Sperm Penetration Tests
Cervical Mucus Penetration Test. This post-coital test is designed to evaluate the effect of a woman’s cervical mucus on a man’s sperm. Typically, a woman is asked to come into the doctor’s office within 2 – 24 hours after intercourse at mid-cycle (when ovulation should occur). A small sample of her cervical mucus is examined under a microscope. If the doctor observes no surviving sperm or no sperm at all, the cervical mucus should then be cultured for the presence of infection. The test cannot evaluate sperm movement from the cervix into the fallopian tubes or the sperm’s ability to fertilize an egg.

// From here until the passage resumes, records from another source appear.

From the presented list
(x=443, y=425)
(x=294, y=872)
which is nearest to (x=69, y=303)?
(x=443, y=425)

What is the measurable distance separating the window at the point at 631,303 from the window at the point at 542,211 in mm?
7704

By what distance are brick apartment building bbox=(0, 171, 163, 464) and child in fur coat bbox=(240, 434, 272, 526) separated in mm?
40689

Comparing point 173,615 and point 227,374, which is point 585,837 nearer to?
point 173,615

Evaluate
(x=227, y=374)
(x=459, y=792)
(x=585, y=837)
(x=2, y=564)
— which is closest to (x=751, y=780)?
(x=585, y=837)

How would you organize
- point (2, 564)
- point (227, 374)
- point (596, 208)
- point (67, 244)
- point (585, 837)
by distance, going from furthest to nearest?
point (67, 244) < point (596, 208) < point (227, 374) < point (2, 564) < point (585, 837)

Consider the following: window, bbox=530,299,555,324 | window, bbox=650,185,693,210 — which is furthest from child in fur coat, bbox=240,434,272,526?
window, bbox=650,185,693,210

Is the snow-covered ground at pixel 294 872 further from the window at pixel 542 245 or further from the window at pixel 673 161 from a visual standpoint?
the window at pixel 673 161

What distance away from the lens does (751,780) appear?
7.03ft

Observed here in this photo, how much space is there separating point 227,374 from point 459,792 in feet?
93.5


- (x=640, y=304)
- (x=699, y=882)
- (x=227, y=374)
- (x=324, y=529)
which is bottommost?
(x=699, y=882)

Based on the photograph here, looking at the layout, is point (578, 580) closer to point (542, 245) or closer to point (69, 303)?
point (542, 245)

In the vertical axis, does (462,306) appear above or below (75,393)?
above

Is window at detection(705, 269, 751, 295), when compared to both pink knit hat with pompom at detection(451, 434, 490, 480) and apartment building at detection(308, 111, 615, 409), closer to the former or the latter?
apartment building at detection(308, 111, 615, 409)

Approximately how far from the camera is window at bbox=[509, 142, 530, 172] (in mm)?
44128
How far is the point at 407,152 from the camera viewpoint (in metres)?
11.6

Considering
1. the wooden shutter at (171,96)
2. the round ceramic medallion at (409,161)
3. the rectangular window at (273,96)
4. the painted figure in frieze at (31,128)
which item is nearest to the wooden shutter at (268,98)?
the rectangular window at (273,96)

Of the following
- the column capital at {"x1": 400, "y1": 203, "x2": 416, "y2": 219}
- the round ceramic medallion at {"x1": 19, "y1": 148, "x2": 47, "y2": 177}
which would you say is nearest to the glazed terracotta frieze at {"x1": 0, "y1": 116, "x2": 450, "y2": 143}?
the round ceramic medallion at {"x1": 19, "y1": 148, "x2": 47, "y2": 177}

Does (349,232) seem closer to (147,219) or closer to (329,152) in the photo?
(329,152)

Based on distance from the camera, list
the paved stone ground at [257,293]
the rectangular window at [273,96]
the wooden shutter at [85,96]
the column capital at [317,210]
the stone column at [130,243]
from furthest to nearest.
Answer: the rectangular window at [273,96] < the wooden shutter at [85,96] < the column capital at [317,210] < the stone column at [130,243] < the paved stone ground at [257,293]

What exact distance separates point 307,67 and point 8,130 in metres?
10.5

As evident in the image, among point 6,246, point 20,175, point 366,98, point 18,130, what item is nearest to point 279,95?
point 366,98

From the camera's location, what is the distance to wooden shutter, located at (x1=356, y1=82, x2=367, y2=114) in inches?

Micro-Penetration Assay Test. This test checks to see if sperm can penetrate hamster eggs that have had their covering removed. If fewer than 5 – 20% of the eggs are penetrated, infertility is diagnosed. It may be useful for determining the best assisted reproductive treatment options for men with infertility.
Genetic testing may be warranted in men who are severely deficient in sperm and who show no evidence of obstruction, particularly in men undergoing the intracytoplasmic sperm injection (ICSI) procedure. Genetic testing can help identify DNA fragmentation, chromosomal defects, or the possibility of genetic diseases that can be passed on to children. If genetic abnormalities are suspected in either partner, counseling is recommended.